_What you have to do_.
Reproduce verbatim the lines between the one holding "Which element among" and the one holding "861 millimetres", inclusive.

_Supplied records_.
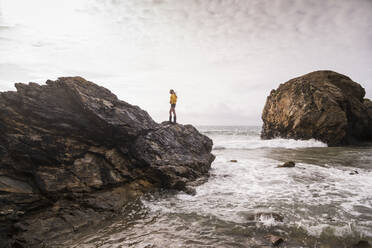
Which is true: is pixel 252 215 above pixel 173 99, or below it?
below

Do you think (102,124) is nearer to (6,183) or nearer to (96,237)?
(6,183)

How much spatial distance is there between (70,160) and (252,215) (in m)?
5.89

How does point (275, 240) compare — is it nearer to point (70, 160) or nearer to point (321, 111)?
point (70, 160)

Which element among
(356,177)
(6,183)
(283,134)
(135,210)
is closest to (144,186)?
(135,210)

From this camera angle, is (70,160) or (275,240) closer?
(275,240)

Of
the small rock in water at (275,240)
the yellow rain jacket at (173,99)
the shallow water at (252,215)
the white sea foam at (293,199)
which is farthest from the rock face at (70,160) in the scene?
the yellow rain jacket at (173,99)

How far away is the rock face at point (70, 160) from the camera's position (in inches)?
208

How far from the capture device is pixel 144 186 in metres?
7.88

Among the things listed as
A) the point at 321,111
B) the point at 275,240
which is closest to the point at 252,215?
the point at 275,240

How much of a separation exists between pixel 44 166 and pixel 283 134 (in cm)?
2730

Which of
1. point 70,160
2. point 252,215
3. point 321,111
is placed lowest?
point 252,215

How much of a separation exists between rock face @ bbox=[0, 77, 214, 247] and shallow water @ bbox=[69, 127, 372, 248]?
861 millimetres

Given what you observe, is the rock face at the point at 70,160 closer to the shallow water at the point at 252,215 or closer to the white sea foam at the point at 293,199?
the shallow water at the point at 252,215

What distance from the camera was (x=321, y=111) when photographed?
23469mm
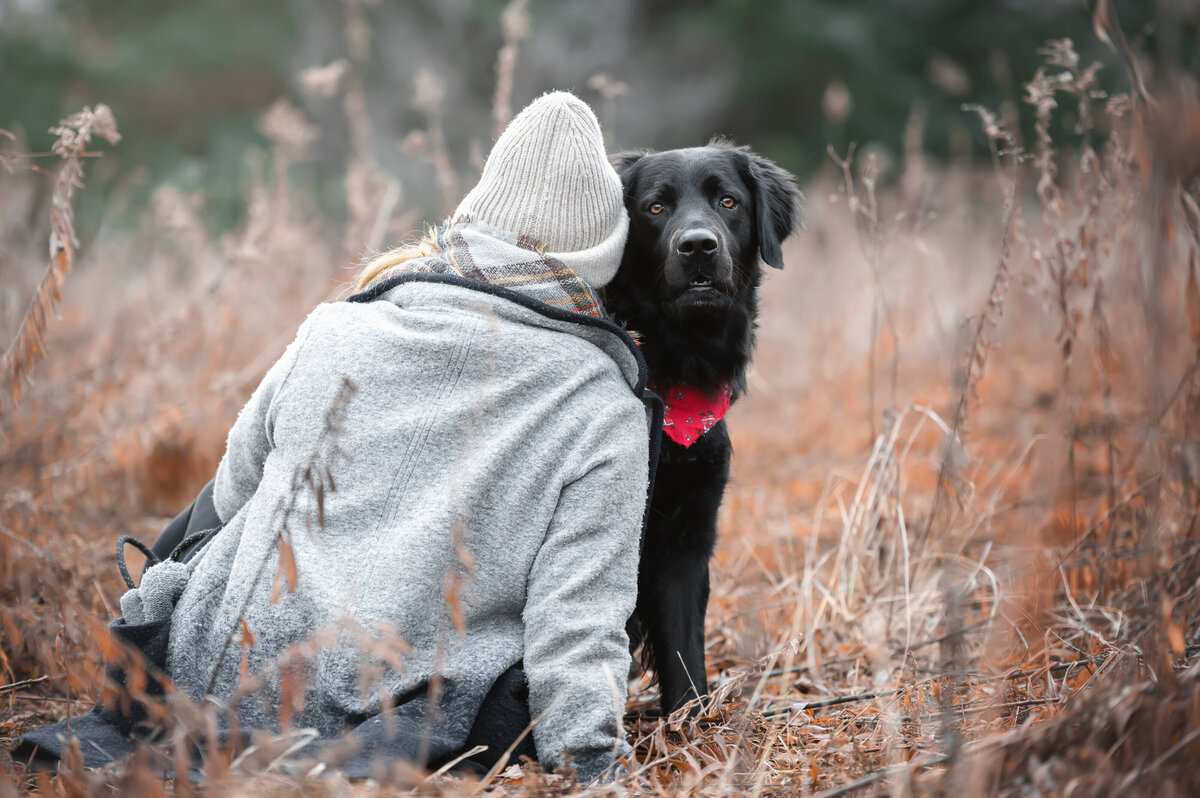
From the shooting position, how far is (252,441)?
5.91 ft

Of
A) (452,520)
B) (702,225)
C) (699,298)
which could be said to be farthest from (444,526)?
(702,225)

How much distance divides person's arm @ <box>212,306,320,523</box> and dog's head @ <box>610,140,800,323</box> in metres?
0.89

==

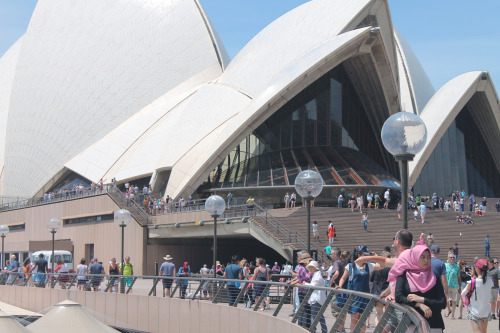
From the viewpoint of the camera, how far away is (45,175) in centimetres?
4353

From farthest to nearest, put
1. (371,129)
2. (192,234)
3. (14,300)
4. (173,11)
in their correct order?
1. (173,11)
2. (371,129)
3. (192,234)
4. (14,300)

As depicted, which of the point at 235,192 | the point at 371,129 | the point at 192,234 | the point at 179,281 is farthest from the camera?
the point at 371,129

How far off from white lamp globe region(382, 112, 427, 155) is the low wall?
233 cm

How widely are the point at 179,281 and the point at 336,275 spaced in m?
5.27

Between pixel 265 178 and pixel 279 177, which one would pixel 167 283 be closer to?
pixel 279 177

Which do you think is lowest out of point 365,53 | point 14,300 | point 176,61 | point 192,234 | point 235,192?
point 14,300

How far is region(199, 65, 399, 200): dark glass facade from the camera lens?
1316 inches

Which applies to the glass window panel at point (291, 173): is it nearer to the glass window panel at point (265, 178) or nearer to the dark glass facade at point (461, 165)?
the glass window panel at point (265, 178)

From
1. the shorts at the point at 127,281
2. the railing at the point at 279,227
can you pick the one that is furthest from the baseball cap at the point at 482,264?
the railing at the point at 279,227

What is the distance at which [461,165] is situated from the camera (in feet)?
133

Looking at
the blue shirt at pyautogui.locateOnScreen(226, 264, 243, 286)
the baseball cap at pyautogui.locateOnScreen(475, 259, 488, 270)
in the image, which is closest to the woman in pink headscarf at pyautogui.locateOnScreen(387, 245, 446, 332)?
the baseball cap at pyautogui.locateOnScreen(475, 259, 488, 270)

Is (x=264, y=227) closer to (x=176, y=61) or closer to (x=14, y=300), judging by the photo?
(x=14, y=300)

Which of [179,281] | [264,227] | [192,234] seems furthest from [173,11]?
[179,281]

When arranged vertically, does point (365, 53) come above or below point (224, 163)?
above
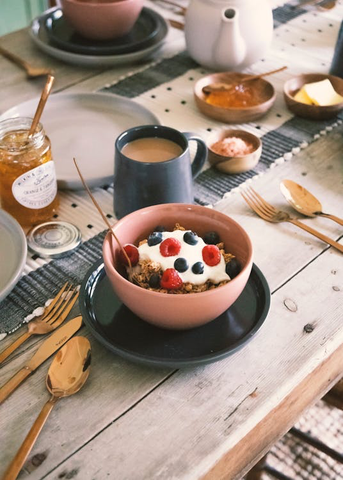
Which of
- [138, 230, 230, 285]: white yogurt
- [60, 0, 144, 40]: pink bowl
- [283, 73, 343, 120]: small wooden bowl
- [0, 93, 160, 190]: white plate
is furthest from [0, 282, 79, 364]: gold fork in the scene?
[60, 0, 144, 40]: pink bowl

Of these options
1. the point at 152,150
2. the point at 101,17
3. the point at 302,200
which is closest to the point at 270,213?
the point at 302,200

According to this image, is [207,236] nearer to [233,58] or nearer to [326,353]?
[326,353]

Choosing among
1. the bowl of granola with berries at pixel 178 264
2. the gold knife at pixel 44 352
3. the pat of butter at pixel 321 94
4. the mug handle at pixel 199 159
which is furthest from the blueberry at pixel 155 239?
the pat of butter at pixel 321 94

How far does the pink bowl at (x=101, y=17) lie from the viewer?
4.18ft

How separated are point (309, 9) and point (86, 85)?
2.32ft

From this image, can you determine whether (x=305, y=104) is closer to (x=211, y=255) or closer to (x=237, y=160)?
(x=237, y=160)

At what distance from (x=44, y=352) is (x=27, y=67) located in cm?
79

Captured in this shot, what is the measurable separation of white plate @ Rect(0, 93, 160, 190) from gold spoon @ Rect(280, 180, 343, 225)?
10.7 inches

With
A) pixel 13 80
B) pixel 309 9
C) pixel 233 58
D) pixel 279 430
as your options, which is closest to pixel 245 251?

_Written solution_.
Which element among
(356,177)
(6,183)
(283,134)
(135,210)
is closest to (144,186)?
(135,210)

From this camera angle, is (70,160) or (275,240) closer?
(275,240)

Of
the small rock in water at (275,240)
the yellow rain jacket at (173,99)
the shallow water at (252,215)
the white sea foam at (293,199)
which is farthest from the rock face at (70,160) in the scene?
the yellow rain jacket at (173,99)

How far away is the rock face at point (70, 160) from the camera's position (in inches)?
208

How far from the capture device is pixel 144 186 in metres?
7.88

Among the things listed as
A) the point at 321,111
B) the point at 275,240
which is closest to the point at 252,215?
the point at 275,240

How much of a separation exists between pixel 44 166 and pixel 283 134 (in cm)?
2730

Which of
1. point 70,160
2. point 252,215
3. point 321,111
is placed lowest?
point 252,215

How much of a separation exists between rock face @ bbox=[0, 77, 214, 247] and shallow water @ bbox=[69, 127, 372, 248]?
861 millimetres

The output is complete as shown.